I agree that implicit vs explicit parameters is a topic for discussion.
>From what you see from my patch, I vote for implicit ones in this case :)
I was talking about layers because they imply changing more code,
and usually imply adding more parameters to functions and passing these
additional parameters to next layers.
In "routing" code it goes from routing entry points, to routing cache, to
general FIB functions, to table-specific code (FIB hash).
These additional parameters bloat the code to some extent.

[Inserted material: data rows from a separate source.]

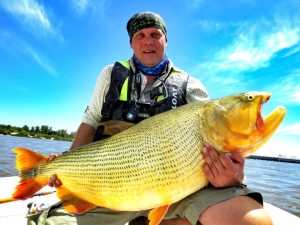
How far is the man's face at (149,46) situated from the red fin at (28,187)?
2.00 metres

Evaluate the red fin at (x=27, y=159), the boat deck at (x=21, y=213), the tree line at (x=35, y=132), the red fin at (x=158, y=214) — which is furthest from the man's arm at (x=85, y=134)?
the tree line at (x=35, y=132)

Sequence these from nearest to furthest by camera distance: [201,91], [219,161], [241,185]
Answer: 1. [219,161]
2. [241,185]
3. [201,91]

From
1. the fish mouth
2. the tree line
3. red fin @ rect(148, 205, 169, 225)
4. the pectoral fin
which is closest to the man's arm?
the pectoral fin

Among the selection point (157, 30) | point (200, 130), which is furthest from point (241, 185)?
point (157, 30)

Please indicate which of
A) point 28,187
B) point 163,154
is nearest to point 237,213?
point 163,154

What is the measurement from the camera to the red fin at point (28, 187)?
3.27 meters

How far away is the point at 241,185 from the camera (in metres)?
2.77

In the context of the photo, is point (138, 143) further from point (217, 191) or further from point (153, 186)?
point (217, 191)

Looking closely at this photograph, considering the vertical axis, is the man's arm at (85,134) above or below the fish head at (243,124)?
above

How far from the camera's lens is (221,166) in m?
2.60

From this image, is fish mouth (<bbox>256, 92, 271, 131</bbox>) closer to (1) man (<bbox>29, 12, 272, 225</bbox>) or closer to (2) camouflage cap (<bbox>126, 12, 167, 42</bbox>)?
(1) man (<bbox>29, 12, 272, 225</bbox>)

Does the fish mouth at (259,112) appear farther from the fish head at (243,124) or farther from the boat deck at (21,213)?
the boat deck at (21,213)

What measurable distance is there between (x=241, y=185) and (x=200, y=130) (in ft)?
2.09

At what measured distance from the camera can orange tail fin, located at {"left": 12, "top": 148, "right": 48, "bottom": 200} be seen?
3.35 metres
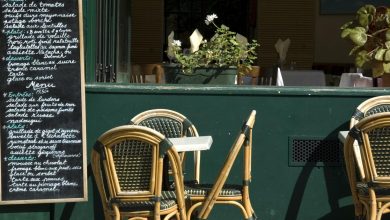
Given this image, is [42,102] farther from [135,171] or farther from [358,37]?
[358,37]

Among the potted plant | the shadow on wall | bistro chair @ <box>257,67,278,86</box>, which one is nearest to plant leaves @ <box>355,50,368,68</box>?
the shadow on wall

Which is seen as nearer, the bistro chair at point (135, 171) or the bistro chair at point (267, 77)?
the bistro chair at point (135, 171)

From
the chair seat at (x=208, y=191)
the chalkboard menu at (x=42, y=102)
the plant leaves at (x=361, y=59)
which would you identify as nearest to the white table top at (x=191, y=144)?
the chair seat at (x=208, y=191)

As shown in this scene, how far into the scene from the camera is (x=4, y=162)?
489 cm

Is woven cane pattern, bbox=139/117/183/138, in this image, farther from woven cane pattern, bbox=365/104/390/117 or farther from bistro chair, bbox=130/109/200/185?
woven cane pattern, bbox=365/104/390/117

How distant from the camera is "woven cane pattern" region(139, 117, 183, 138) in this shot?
502 centimetres

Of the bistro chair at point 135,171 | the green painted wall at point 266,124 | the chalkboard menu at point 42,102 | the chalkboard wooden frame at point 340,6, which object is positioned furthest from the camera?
the chalkboard wooden frame at point 340,6

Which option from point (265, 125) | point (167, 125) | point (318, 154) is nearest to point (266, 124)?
point (265, 125)

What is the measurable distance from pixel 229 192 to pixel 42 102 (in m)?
1.38

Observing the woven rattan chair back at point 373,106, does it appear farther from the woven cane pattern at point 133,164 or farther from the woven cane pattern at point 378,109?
the woven cane pattern at point 133,164

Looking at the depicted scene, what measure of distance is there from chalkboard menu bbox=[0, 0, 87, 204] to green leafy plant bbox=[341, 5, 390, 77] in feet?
6.59

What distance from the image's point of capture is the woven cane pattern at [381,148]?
4332 mm

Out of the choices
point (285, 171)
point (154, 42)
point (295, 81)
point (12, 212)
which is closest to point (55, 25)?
point (12, 212)

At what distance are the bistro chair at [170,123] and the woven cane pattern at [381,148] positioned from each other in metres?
1.19
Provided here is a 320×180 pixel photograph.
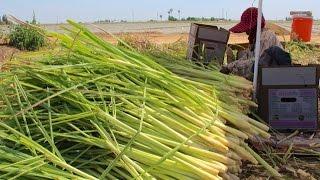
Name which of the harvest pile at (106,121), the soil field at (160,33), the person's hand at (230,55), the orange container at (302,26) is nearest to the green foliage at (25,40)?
the soil field at (160,33)

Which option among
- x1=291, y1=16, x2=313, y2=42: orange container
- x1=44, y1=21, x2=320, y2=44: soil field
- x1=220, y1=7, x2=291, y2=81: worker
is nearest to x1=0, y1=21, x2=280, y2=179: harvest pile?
x1=44, y1=21, x2=320, y2=44: soil field

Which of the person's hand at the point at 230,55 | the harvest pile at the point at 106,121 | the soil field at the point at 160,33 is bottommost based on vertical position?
the soil field at the point at 160,33

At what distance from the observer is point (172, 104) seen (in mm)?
3062

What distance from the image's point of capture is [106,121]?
2.69 m

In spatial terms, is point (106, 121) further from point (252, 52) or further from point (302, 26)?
point (302, 26)

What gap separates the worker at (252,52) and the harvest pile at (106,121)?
5.90ft

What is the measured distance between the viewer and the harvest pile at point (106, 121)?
2512 mm

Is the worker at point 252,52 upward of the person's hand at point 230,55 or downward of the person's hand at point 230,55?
upward

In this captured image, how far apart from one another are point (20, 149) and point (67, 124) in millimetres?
274

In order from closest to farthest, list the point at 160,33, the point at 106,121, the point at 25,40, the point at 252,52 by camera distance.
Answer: the point at 106,121, the point at 252,52, the point at 25,40, the point at 160,33

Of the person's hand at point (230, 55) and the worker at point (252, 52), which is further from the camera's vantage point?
the person's hand at point (230, 55)

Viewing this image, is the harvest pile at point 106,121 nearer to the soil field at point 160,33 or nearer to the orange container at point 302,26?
the soil field at point 160,33

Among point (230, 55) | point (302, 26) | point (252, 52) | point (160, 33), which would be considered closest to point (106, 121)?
point (252, 52)

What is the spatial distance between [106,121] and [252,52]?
3348 mm
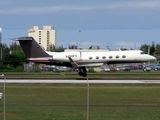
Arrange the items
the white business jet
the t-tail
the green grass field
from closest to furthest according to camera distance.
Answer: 1. the green grass field
2. the white business jet
3. the t-tail

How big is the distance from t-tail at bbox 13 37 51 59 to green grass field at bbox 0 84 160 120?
2520 centimetres

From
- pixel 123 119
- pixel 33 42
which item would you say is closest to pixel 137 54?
pixel 33 42

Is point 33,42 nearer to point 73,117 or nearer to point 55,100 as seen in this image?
point 55,100

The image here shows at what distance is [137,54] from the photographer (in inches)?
2111

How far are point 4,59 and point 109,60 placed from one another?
38.1m

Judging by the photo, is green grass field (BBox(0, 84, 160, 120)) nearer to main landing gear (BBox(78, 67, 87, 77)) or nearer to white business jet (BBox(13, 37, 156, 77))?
main landing gear (BBox(78, 67, 87, 77))

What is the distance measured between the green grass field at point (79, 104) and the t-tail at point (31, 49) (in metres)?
25.2

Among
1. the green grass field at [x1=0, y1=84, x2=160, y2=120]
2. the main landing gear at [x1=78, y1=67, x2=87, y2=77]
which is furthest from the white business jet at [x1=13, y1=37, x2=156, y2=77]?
the green grass field at [x1=0, y1=84, x2=160, y2=120]

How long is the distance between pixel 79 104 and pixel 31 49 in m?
34.6

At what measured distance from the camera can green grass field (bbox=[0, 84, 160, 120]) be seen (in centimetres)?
1884

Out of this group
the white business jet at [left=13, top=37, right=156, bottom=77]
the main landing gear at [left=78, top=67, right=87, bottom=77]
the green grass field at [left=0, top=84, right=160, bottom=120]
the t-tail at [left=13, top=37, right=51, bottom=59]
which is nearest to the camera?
the green grass field at [left=0, top=84, right=160, bottom=120]

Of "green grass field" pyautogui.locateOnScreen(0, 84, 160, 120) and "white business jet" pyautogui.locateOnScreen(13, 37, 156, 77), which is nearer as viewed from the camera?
"green grass field" pyautogui.locateOnScreen(0, 84, 160, 120)

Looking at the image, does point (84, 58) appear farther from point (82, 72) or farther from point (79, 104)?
point (79, 104)

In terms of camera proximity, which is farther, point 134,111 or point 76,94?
point 76,94
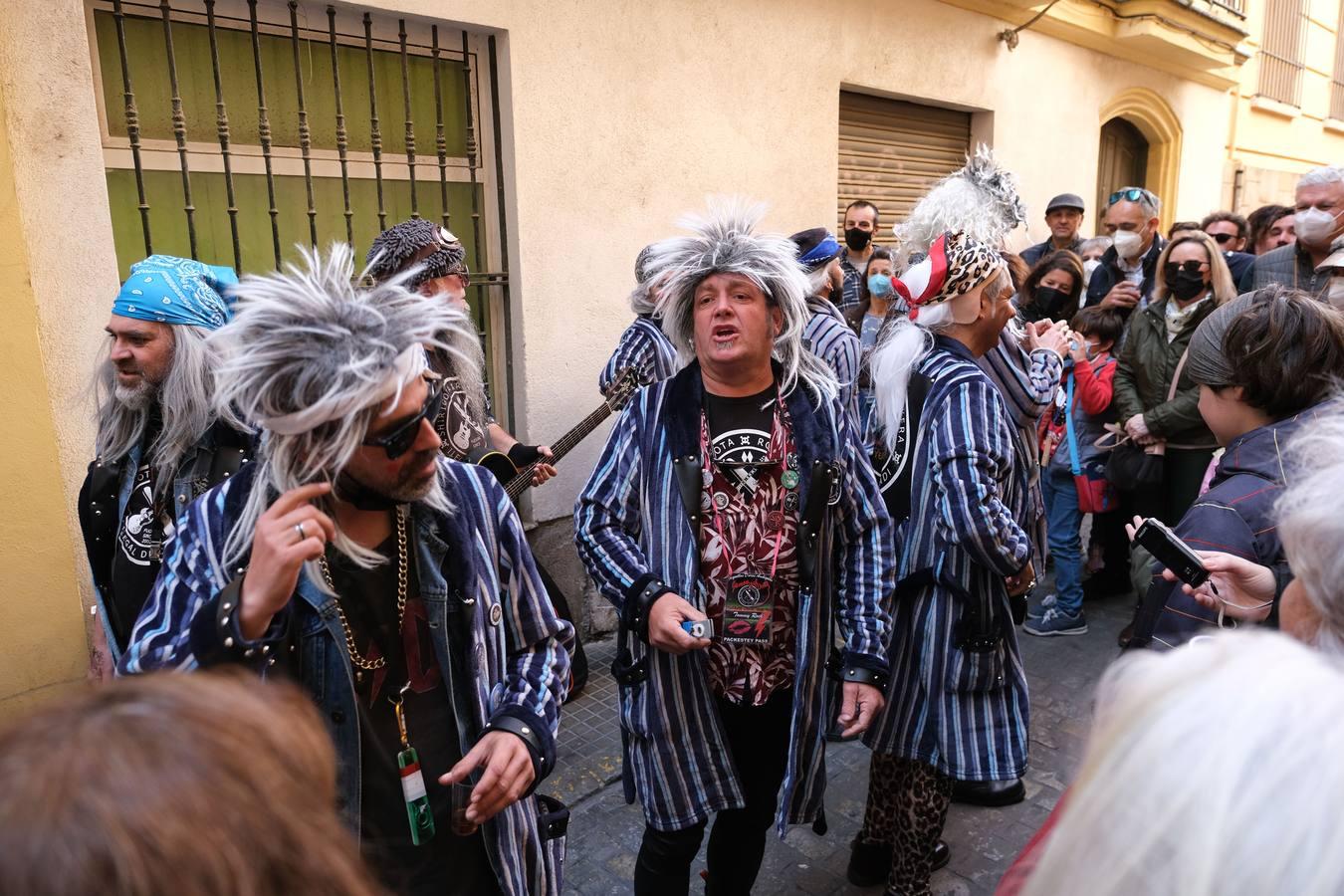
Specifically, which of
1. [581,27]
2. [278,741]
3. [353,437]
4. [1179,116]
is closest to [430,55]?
[581,27]

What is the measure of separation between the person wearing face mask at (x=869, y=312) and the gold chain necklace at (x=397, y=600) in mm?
1801

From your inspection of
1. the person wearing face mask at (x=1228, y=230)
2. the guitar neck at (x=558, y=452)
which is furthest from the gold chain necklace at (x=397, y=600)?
the person wearing face mask at (x=1228, y=230)

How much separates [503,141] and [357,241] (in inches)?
34.7

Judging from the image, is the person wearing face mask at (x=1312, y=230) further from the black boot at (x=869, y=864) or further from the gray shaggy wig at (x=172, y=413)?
the gray shaggy wig at (x=172, y=413)

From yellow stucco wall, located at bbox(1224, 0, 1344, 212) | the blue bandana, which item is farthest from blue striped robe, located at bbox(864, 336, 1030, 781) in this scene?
yellow stucco wall, located at bbox(1224, 0, 1344, 212)

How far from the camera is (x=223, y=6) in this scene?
363 cm

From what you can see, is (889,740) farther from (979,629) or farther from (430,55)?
(430,55)

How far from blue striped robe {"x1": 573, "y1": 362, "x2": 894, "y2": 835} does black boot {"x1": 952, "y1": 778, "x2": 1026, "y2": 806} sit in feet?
4.11

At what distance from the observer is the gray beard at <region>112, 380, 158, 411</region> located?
88.5 inches

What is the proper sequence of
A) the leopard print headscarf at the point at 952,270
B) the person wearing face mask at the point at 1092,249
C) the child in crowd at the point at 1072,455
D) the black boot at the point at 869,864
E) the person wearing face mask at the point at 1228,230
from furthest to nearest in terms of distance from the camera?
the person wearing face mask at the point at 1092,249, the person wearing face mask at the point at 1228,230, the child in crowd at the point at 1072,455, the black boot at the point at 869,864, the leopard print headscarf at the point at 952,270

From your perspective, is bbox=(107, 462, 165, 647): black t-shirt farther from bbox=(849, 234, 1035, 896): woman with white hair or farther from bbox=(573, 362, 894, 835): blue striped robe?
bbox=(849, 234, 1035, 896): woman with white hair

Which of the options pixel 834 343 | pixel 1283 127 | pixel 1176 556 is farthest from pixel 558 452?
pixel 1283 127

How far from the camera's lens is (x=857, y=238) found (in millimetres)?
5988

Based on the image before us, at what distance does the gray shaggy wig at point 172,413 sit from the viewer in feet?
7.30
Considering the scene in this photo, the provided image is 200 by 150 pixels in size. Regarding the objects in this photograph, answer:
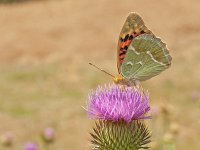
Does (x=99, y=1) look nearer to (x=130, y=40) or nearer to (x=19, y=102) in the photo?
(x=19, y=102)

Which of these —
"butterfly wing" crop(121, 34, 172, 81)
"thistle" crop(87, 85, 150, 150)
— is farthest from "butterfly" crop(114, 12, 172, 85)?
"thistle" crop(87, 85, 150, 150)

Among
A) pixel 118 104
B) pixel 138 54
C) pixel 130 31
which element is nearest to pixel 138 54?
pixel 138 54

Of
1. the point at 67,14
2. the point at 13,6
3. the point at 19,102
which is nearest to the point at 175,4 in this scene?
the point at 67,14

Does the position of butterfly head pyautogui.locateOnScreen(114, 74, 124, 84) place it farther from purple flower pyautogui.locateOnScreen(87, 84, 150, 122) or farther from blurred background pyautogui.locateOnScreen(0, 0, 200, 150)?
blurred background pyautogui.locateOnScreen(0, 0, 200, 150)

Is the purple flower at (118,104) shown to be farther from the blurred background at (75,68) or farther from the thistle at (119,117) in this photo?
the blurred background at (75,68)

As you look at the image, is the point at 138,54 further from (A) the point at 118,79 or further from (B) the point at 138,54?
(A) the point at 118,79

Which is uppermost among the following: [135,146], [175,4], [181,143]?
[175,4]
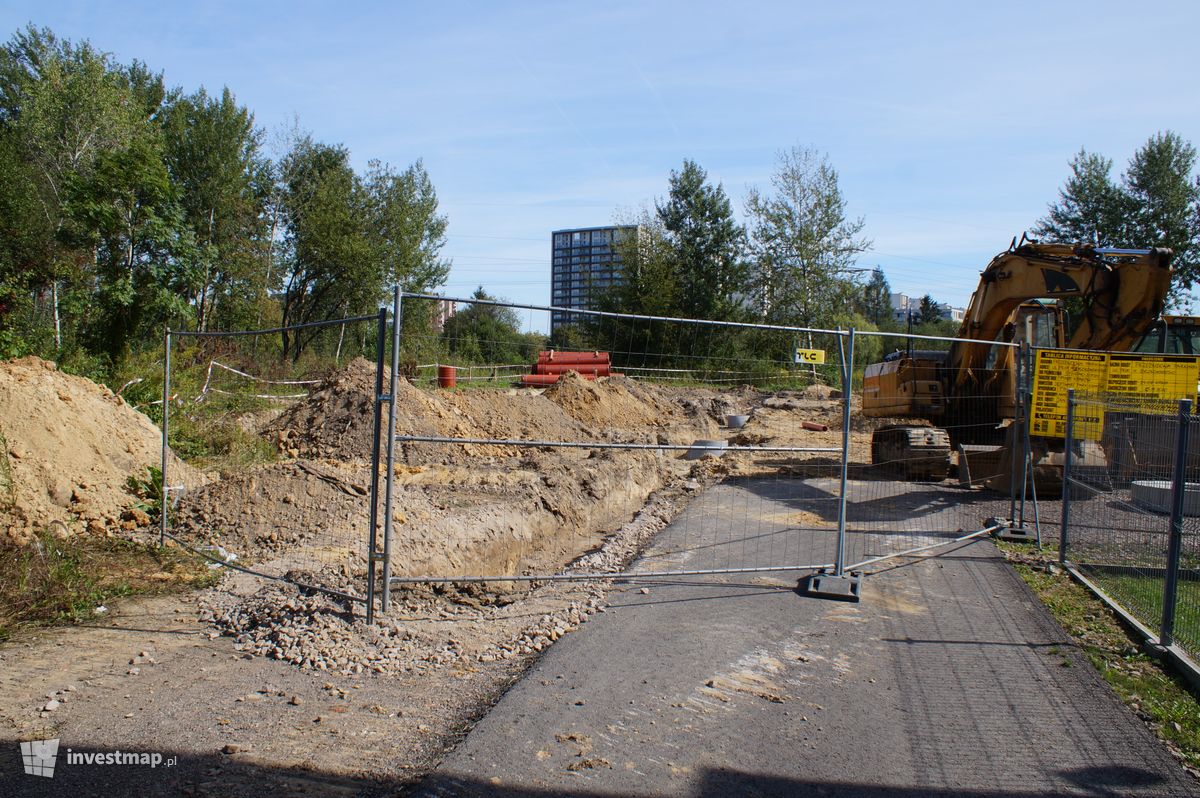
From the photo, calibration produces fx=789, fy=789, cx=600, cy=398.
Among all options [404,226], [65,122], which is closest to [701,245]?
[404,226]

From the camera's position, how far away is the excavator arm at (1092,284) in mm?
10383

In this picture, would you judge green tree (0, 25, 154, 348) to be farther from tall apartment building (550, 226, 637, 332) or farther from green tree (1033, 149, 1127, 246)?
green tree (1033, 149, 1127, 246)

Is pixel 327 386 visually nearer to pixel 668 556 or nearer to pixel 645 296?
pixel 668 556

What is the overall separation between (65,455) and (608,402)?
1519 cm

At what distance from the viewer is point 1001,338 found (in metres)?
12.5

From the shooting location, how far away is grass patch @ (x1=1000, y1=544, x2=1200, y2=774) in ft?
14.1

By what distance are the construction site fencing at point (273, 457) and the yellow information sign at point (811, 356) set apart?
3.81 m

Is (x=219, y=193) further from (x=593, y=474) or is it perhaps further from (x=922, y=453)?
(x=922, y=453)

Sometimes it's possible to save here and there by fetching the parameter
(namespace pointer) indirectly from structures you already have at hand,
but it can't be done universally.
One of the properties of implicit argument which I especially like
is that both input and output paths are absolutely symmetric in how
the namespace pointer is extracted.
>
> As I recall for most of the FIB/routing code once you have removed
> the global variable accesses and introduce namespace checks in
> the hash table (because allocating hash tables at runtime isn't sane)
> the rest of the code was agnostic about what was going on. So I think
> you have touched everything that needs touching. So I don't see
> a code size or complexity argument there.